The hardest part, I think is walking around in the fishnets, with the damn tassels attached to my nipples. Having her egg me on with the riding crop to dance to Olivia Newton-John’s “Physical” song in front of friends and colleagues. I’m the laughingstock of the neighborhood, though in a sense, BDSM is more and more commonplace these days.

I am a lucky man, Shoeblossom. My wife loves me, although she keeps me in this humiliating posture, and I am untroubled by many of the addictions of my peers—I don’t drink, use drugs, or even tobacco, and darling Stella makes sure my weight is kept down..

Really, she does.
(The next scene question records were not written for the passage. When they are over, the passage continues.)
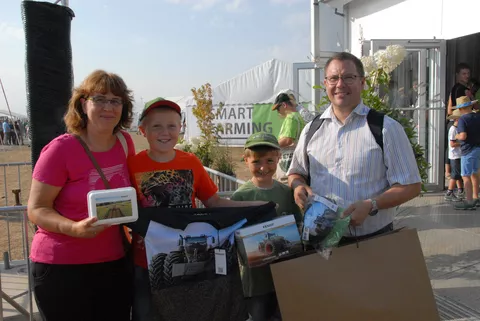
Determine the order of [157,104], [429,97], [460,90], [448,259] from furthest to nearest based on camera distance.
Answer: [460,90]
[429,97]
[448,259]
[157,104]

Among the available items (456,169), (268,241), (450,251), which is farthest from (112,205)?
(456,169)

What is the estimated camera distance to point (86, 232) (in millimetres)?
1761

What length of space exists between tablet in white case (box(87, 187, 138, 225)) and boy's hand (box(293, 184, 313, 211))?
97 centimetres

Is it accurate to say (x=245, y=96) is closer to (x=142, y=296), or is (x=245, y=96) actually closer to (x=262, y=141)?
(x=262, y=141)

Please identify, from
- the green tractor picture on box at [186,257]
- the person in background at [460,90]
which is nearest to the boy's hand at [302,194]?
the green tractor picture on box at [186,257]

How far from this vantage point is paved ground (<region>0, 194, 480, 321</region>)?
12.2ft

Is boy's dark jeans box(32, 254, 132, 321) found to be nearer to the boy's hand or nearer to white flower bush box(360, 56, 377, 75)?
the boy's hand

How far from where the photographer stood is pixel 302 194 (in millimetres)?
2318

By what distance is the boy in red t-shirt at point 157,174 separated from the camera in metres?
2.17

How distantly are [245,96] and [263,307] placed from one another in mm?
20166

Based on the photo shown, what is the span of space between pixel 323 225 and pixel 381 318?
542 millimetres

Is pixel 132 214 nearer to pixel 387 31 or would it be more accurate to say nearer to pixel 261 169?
pixel 261 169

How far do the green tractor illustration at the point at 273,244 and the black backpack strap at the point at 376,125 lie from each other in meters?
0.75

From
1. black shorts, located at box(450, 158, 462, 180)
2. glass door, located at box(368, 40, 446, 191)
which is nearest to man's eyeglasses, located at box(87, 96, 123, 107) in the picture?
glass door, located at box(368, 40, 446, 191)
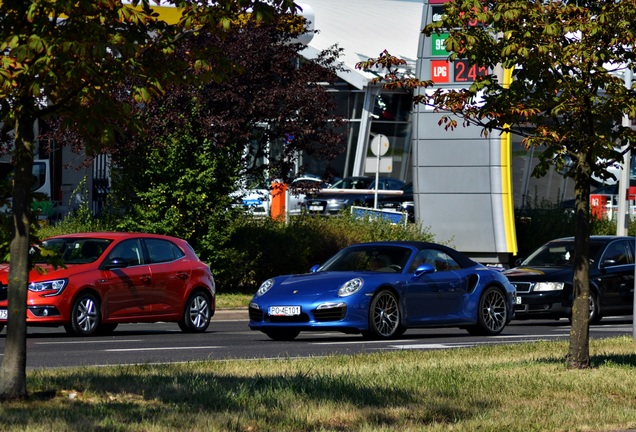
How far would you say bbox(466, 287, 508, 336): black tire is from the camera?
18859 mm

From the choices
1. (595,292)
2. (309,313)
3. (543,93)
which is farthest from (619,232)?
(543,93)

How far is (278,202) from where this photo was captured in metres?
41.8

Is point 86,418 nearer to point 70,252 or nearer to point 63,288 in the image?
point 63,288

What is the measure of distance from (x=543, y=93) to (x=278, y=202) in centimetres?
3015

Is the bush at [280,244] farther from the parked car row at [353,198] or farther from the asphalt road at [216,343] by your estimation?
the parked car row at [353,198]

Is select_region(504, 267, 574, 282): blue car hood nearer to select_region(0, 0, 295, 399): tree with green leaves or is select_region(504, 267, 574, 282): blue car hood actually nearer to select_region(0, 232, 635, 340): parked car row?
select_region(0, 232, 635, 340): parked car row

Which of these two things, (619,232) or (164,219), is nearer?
(164,219)

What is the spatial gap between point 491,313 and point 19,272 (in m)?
11.4

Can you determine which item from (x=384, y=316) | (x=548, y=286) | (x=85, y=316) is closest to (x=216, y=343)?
(x=85, y=316)

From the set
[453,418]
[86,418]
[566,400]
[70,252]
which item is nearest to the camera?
[86,418]

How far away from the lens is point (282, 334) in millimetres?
18125

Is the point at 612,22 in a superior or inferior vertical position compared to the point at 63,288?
superior

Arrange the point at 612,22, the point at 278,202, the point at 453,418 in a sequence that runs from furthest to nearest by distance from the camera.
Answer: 1. the point at 278,202
2. the point at 612,22
3. the point at 453,418

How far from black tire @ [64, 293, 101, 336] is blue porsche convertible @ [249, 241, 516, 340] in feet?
7.26
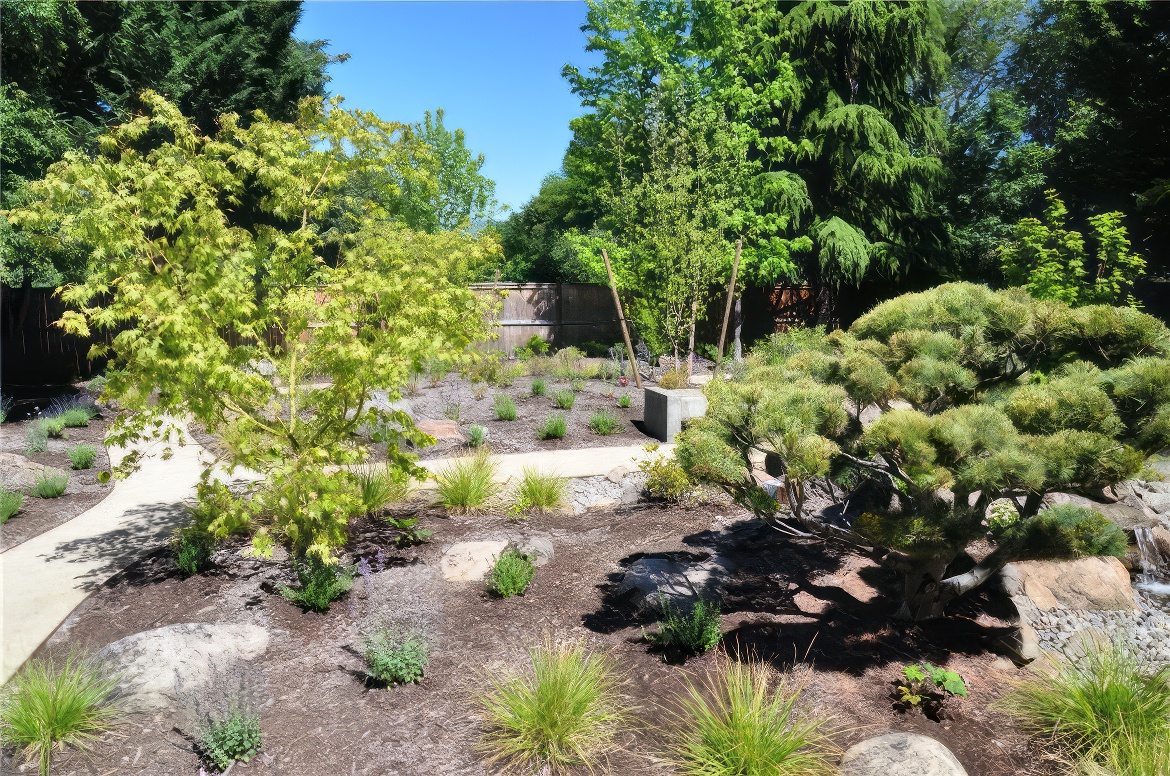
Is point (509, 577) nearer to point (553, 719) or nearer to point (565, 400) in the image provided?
point (553, 719)

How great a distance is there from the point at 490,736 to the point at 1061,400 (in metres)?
3.34

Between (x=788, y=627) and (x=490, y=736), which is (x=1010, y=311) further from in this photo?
(x=490, y=736)

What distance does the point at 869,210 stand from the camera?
704 inches

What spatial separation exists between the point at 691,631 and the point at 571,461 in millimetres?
4360

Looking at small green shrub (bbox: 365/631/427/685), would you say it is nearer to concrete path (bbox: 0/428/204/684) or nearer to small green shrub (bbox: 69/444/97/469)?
concrete path (bbox: 0/428/204/684)

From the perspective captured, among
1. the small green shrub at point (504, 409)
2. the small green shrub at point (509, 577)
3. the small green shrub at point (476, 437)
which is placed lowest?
the small green shrub at point (509, 577)

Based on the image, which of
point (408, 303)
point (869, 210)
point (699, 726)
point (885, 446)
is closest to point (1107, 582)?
point (885, 446)

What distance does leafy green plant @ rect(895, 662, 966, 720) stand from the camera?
12.5 ft

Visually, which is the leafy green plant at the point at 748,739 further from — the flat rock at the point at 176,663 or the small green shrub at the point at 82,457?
the small green shrub at the point at 82,457

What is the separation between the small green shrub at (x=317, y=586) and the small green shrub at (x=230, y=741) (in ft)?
4.28

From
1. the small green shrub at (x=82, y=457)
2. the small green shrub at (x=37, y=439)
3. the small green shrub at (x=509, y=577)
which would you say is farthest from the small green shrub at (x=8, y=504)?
the small green shrub at (x=509, y=577)

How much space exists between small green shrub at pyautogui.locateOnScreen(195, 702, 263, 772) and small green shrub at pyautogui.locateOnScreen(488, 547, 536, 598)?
1.86 metres

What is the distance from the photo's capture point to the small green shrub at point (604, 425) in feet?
33.0

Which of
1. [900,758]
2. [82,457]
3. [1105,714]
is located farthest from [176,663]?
[82,457]
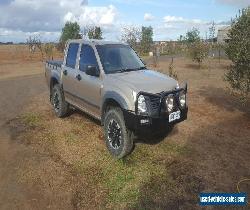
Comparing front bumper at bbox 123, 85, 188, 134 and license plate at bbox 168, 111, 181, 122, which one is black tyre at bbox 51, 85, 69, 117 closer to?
front bumper at bbox 123, 85, 188, 134

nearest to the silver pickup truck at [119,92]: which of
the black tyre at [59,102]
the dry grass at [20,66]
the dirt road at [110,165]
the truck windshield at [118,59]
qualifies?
the truck windshield at [118,59]

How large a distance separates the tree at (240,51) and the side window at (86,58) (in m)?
4.38

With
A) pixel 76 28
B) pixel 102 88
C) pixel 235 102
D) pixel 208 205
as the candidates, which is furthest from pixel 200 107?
pixel 76 28

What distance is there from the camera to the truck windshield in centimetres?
760

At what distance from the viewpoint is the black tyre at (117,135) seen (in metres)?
6.80

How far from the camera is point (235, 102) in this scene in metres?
12.6

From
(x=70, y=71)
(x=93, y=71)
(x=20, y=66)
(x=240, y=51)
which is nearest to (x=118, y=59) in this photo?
(x=93, y=71)

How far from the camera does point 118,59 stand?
7914 mm

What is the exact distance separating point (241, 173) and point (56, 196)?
3.47 metres

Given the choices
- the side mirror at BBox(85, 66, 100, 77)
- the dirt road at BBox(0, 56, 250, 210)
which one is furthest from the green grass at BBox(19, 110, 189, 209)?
the side mirror at BBox(85, 66, 100, 77)

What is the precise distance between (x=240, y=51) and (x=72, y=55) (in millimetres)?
4750

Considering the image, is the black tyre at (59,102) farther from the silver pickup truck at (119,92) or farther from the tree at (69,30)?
the tree at (69,30)

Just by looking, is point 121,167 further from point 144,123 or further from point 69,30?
point 69,30

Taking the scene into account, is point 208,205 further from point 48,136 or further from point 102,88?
point 48,136
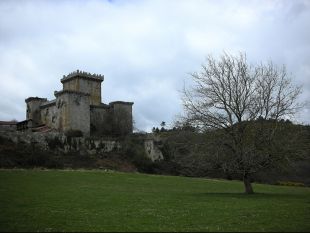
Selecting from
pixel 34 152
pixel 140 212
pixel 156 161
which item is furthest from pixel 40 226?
pixel 156 161

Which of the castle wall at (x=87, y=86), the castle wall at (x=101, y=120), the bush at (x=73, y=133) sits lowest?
the bush at (x=73, y=133)

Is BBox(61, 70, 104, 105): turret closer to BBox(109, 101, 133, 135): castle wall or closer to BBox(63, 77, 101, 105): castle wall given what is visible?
BBox(63, 77, 101, 105): castle wall

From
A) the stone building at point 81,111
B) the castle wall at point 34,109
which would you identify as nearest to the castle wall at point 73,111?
the stone building at point 81,111

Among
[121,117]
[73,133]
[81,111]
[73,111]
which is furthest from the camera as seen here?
[121,117]

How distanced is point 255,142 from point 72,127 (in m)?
52.1

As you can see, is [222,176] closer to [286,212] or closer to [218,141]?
[218,141]

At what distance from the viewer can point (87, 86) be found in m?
92.9

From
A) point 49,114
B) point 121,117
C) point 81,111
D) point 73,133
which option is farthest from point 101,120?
point 73,133

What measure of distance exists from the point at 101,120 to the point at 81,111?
8984 mm

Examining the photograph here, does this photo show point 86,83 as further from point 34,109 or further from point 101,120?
point 34,109

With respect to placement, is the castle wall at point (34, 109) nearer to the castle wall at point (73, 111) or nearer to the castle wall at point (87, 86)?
the castle wall at point (87, 86)

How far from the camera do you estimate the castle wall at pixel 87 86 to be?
91312mm

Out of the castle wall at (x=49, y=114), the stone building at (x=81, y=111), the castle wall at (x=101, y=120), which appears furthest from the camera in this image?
the castle wall at (x=101, y=120)

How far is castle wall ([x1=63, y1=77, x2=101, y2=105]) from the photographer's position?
3595 inches
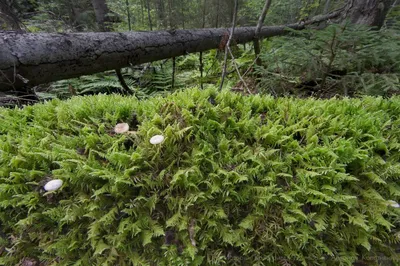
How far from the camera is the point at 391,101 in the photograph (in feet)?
6.05

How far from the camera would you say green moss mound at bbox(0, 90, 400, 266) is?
4.18 feet

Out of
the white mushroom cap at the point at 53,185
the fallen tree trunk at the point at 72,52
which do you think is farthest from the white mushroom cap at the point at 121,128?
the fallen tree trunk at the point at 72,52

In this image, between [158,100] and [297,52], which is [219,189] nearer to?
[158,100]

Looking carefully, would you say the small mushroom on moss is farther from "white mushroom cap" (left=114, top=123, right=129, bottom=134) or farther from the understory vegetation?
"white mushroom cap" (left=114, top=123, right=129, bottom=134)

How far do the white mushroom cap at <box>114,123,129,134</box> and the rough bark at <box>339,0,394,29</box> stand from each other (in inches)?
185

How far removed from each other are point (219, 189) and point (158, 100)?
841 millimetres

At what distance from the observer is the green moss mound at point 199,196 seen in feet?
4.18

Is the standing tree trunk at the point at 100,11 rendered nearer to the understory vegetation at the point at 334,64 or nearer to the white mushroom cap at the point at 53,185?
the understory vegetation at the point at 334,64

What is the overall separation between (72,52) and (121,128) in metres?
1.84

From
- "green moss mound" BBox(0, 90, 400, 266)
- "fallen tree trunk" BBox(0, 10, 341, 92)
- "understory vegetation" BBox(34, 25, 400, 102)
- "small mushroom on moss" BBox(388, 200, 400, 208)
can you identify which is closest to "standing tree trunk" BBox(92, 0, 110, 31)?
"understory vegetation" BBox(34, 25, 400, 102)

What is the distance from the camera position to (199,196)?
Result: 1.30 m

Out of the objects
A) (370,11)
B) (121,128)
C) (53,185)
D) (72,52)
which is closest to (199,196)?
(121,128)

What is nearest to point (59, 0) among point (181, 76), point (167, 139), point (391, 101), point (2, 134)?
point (181, 76)

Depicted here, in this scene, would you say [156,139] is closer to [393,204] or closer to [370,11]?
[393,204]
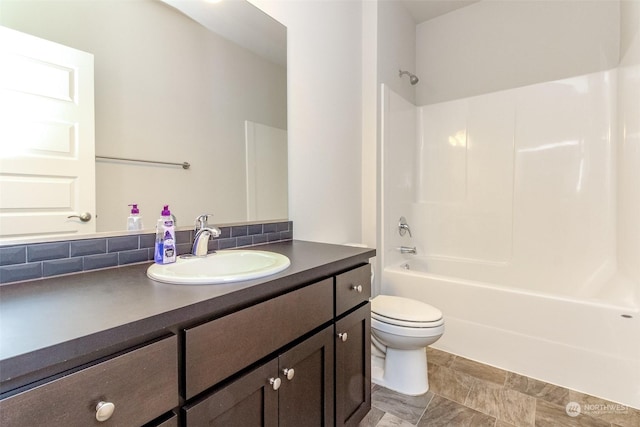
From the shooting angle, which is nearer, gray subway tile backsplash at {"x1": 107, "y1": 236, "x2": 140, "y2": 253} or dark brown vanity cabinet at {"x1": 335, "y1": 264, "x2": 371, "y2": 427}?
gray subway tile backsplash at {"x1": 107, "y1": 236, "x2": 140, "y2": 253}

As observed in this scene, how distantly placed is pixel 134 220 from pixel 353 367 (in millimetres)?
1012

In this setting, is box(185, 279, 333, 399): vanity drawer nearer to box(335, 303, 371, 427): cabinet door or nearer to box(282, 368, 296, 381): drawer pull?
box(282, 368, 296, 381): drawer pull

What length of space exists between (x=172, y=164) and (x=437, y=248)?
2438 millimetres

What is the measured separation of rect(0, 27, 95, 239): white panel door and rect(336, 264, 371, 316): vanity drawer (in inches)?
33.6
She has me weigh myself in my fishnets, and if I have gained a bit too much, I am bent over the carpenter’s sawhorse in the cellar and she breaks four or five canes on my ass!

Sometimes we go jogging together, or she has me jog in the nude at midnight as she drives alongside me, screaming encouragement. The girls, Meryl and Beryl report me for snacking illegally, and I am given further punishment for this. I am a lucky man, and certainly I am reminded of this!

I am a happy, though complaining submissive male!


Edmund “Easy Edie” Mortlake, the Earl of Fleamarsh

Dear Edie:

The British caste system has always fascinated me, and it sounds like your wife has democratized you well! Hope you continue to entertain your friends. Sounds like it’s better than cable!